Here's wishing everyone a Merry Christmas!

Evan
12-23-2009, 10:16 PM
Yes, the wheels can "explode" mechanically rather than chemicallly. Aluminum gums up the wheels. Then it stops grinding because it is gummed up and you push harder to compensate which makes more heat. The expansion of the aluminum forces the grains of the wheel apart cracking the adhesive. Centrifugal force does the rest. If you dress the wheel before the cracks start, the wheel is still usable. Of course, dressing itself can stress the wheel. There are wheels that are specifically made for aluminum - different adhesive.



Wheel grit isn't held together with adhesives. There are two main types of grit wheels (excluding superabrasives). One is resin bonded in which the grit is mixed in a composite matrix of high temperature plastic and sometime fibre. The other is a vitrified wheel in which the grains are melted together.

A resin bonded wheel is a composite structure and may also be reinforced with fabrics such as is the case with most cutoff wheels. The structure doesn't rely on the abrasive being glued together by the resin. The resin (and fabric) IS the structure that produces the mechanical integrity of the wheel and the grit is along for the ride.

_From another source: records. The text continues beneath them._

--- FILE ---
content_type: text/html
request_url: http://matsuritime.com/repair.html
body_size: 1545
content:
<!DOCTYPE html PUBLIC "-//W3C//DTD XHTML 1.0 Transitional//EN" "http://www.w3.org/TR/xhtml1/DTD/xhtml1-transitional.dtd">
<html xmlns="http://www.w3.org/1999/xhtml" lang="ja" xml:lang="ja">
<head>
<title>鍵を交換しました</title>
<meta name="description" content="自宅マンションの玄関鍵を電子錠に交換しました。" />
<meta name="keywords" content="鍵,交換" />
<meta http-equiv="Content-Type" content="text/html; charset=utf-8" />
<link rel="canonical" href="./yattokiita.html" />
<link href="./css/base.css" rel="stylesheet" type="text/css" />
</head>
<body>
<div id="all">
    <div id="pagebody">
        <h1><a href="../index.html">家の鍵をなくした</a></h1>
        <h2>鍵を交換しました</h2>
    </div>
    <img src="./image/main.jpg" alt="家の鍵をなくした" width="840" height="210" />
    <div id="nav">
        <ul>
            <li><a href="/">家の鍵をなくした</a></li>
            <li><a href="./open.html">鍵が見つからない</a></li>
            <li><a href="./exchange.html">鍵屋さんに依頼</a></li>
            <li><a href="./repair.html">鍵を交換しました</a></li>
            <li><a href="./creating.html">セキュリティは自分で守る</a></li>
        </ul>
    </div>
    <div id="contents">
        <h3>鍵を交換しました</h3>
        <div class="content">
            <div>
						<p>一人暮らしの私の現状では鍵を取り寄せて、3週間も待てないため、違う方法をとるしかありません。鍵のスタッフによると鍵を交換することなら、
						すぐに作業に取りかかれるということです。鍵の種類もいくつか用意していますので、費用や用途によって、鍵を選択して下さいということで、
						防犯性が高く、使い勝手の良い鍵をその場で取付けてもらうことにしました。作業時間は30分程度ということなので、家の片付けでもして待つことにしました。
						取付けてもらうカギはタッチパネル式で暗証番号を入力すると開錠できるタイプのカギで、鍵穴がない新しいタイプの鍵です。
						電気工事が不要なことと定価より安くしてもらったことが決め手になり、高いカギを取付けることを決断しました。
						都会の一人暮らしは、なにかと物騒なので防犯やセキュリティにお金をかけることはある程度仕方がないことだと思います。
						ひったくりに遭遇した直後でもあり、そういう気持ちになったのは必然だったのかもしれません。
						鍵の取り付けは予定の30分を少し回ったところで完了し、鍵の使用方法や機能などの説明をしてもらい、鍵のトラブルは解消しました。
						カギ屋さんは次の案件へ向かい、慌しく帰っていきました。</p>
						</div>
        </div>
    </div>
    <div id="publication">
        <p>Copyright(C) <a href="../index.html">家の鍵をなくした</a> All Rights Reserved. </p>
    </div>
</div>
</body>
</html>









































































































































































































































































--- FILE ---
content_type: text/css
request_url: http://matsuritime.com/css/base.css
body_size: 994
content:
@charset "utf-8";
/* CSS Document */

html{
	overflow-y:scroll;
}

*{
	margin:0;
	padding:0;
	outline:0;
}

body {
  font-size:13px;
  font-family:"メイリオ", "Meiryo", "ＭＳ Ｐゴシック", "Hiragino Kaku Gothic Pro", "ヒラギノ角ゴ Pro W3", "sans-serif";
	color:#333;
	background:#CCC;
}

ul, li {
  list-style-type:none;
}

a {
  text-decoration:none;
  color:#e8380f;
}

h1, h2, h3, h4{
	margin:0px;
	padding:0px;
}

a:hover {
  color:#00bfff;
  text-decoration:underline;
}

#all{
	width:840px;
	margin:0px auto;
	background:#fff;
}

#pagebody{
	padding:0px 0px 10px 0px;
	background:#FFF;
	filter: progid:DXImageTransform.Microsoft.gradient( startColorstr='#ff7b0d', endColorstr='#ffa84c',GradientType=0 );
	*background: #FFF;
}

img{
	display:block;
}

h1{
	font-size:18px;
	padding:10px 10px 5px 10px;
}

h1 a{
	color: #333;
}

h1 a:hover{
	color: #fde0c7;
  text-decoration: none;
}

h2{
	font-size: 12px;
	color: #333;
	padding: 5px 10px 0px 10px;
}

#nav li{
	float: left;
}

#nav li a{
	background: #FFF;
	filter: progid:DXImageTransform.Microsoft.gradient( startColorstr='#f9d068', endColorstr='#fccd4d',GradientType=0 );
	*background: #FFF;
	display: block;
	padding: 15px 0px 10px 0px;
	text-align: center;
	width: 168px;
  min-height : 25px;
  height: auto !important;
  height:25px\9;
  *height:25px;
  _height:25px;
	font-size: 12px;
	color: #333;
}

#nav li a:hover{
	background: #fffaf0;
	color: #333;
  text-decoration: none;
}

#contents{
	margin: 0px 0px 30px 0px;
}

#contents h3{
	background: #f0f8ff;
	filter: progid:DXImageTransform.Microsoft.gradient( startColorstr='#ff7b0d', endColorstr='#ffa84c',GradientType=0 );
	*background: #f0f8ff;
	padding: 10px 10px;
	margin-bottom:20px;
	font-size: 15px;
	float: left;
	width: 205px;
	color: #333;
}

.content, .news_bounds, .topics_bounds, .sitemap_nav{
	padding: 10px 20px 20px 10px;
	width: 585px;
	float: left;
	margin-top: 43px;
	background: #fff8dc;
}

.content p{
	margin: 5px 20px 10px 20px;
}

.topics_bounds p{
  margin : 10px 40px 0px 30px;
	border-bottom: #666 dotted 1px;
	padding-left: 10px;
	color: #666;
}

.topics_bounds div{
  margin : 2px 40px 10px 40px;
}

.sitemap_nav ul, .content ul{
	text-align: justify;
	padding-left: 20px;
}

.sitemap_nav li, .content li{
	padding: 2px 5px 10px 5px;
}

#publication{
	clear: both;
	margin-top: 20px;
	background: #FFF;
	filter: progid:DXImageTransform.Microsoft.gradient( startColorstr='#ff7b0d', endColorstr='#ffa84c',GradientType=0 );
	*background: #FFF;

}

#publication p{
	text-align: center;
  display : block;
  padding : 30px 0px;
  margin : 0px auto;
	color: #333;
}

The resin doesn't crack because of expanding aluminum. The aluminum is only on the very surface of the wheel and makes no difference to the mechanical integrity of the wheel. The type of wheel you are speaking of is rarely resin bonded anyway. Virtually all bench grinding wheels are vitrified construction. Vitrified wheels break because of mistreatment causing cracks from shock, faulty construction, gross imbalance or over speeding. Aluminum won't cause a vitrified wheel to crack just because it is loading the surface.

Evan
12-23-2009, 10:29 PM
Grinding ferrous metal and aluminum on the same machine (grinder or sander) without cleaning can cause thermite explosions. Here is an accident report:
http://www.hanford.gov/rl/?page=542&parent=506
This accident involved the aluminum from a small handful of pop rivet heads.


That report is highly suspect. It's been floating around online for years. There isn't enough aluminum in a dozen pop rivet heads to cause the reported effect. Also, thermite doesn't explode, it burns. In order to burn it must be heated to extremely high temperature and it also must stay in a dense mass for the reaction to proceed. I have used thermite in the past and am quite familiar with it's pyrotechnic properties. An offhand random mixture of improperly constituted ingredients is very unlikely to ignite, let alone cause an explosion. I have tried exactly that using the exact same materials as reported with absolutely no result.

Also, the "report" is entirely anecdotal and has inconsistencies as well. The man was reported as using a belt sander but the problem is later attributed to a grinding wheel.



Recommended actions:
The victim recommended that the manufacturer of the grinding wheel should include a very strong warning about the dangers posed by grinding steel after having ground aluminum. That warning should include precautions to thoroughly clean the grinding machine of all aluminum dust before grinding iron or steel.